The others are just marginally more complicated, because they aren't in the main Anaconda repository. `cartopy` and `folium` are available from other `conda` repos, so you can install them with just a little extra information:

```
conda install -c conda-forge folium cartopy
```

`googlemaps` isn't available as a conda package at all, so it's installed with `pip`, the general-purpose Python package installer, like so:

```
pip install googlemaps
```

## Running Python notebooks

Once you've installed Python and downloaded (and unzipped) the course materials, you're almost ready to go. The last step is to start what's called a Jupyter notebook server, which will allow you to load, read, modify, and run course code.

> An aside: If you've done some programming before, you may know that notebooks are a relatively recent invention, one used more for teaching and research than for writing production code. That's true. Notebooks are valuable because they make it easy to integrate code, documentation, notes, and visualizations in a single document, as well as to run small pieces of a larger program individually.

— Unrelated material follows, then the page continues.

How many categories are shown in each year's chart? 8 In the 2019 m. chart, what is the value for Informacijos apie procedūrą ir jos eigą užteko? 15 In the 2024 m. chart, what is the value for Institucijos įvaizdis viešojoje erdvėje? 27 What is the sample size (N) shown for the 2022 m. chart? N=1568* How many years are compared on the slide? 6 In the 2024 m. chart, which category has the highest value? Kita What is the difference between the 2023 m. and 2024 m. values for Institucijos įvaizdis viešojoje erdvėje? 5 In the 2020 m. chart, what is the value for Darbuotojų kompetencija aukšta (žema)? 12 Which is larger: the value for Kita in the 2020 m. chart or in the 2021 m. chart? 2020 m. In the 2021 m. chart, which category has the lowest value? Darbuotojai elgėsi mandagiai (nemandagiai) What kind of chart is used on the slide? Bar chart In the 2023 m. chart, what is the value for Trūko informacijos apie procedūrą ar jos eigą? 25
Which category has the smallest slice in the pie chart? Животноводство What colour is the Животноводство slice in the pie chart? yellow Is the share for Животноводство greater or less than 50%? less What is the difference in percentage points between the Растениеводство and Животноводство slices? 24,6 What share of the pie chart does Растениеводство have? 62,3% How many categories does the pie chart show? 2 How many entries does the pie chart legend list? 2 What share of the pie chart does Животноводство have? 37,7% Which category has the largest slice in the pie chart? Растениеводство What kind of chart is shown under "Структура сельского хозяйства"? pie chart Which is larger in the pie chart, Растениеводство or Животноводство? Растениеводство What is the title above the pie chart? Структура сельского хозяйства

I generally start a notebook server from the command line with `jupyter notebook`. You can also use the Anadonca Navigator app to launch a notebook server.  The Navigator app is located in your Anaconda install directory and might also be linked from your desktop and from your Applications or Programs directory. Its icon looks like a scaly green 'O':

![Navigator logo](Images/Navigator.png)

When you start it, you'll see a screen that looks like the one below. Click the 'Launch' button under the Jupyter notebook logo.

![Navigator start screen](Images/NavigatorScreenshot.png)

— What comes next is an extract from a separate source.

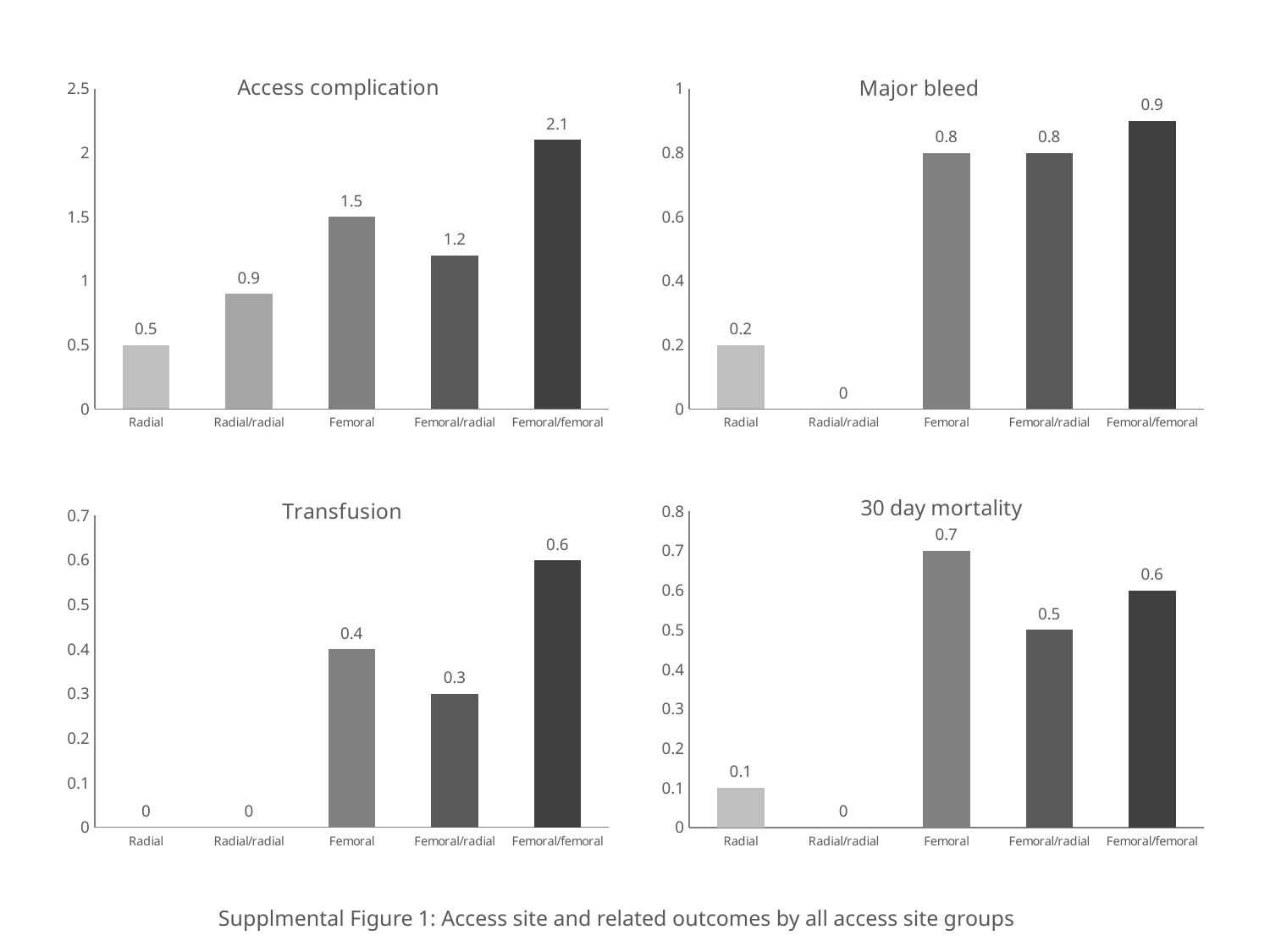
In the 30 day mortality chart, what is the difference between Femoral and Radial? 0.6 In the 30 day mortality chart, which category has the highest value? Femoral In the Transfusion chart, how many categories are shown on the x axis? 5 In the Access complication chart, what is the value for Femoral/femoral? 2.1 How many charts are shown on the slide? 4 In the Major bleed chart, what is the value for Radial/radial? 0 In the Access complication chart, which category has the lowest value? Radial What kind of chart is the Transfusion chart? Bar chart In the Major bleed chart, which category has the highest value? Femoral/femoral In the Major bleed chart, which is larger, Radial or Femoral? Femoral In the Transfusion chart, what is the value for Femoral/radial? 0.3 In the Access complication chart, what is the difference between Femoral and Femoral/radial? 0.3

From there, a browser window will open, displaying the files in your home directory. Use it to navigate to the folder containing the course materials and click on any notebook to start it in a new window. You're up and running!

## Python docs and info

For more information on Anaconda, see [Continuum's documentation site](https://docs.continuum.io). For a user's guide to Jupyter notebooks, see either the built-in help from the 'Help' menu at the top of any running notebook or the [Jupyter project's documentation](https://jupyter.readthedocs.io/en/latest/index.html).

As noted elsewhere, this workshop is nowhere near a proper introduction to programming in general or to Python in particular. When I teach programming material to my own students, I use John Guttag's [_Introduction to Computation and Programming Using Python_](https://mitpress.mit.edu/books/introduction-computation-and-programming-using-python-1). Guttag is also currently offering a [free EdX version of his MIT Intro to CS course](https://www.edx.org/course/introduction-computer-science-mitx-6-00-1x-8#.U4x_iSiJKEk) if you can't get a proper intro CS course at your home university.

## Java

We'll work entirely in Python, but many of the best production-quality Natural Language Processing (NLP) packages are written in Java (which long had much better multilingual text support than did other programming languages). I'll show a bit of [Stanford's Java-based NLP tools](http://nlp.stanford.edu/software/); if you want to try them on your own, you'll need to download and install a Java Development Kit (JDK). I recommend [Oracle's official version](http://www.oracle.com/technetwork/java/javase/downloads/jdk8-downloads-2133151.html).

## QGIS

On the second day of the workshop, we'll use a graphical GIS tool called [QGIS](http://www.qgis.org/en/site/). You may want to download it now.

> Note that the latest version of QGIS for Mac isn't working for me. The older, long-term release (v. 2.14) seems to be fine.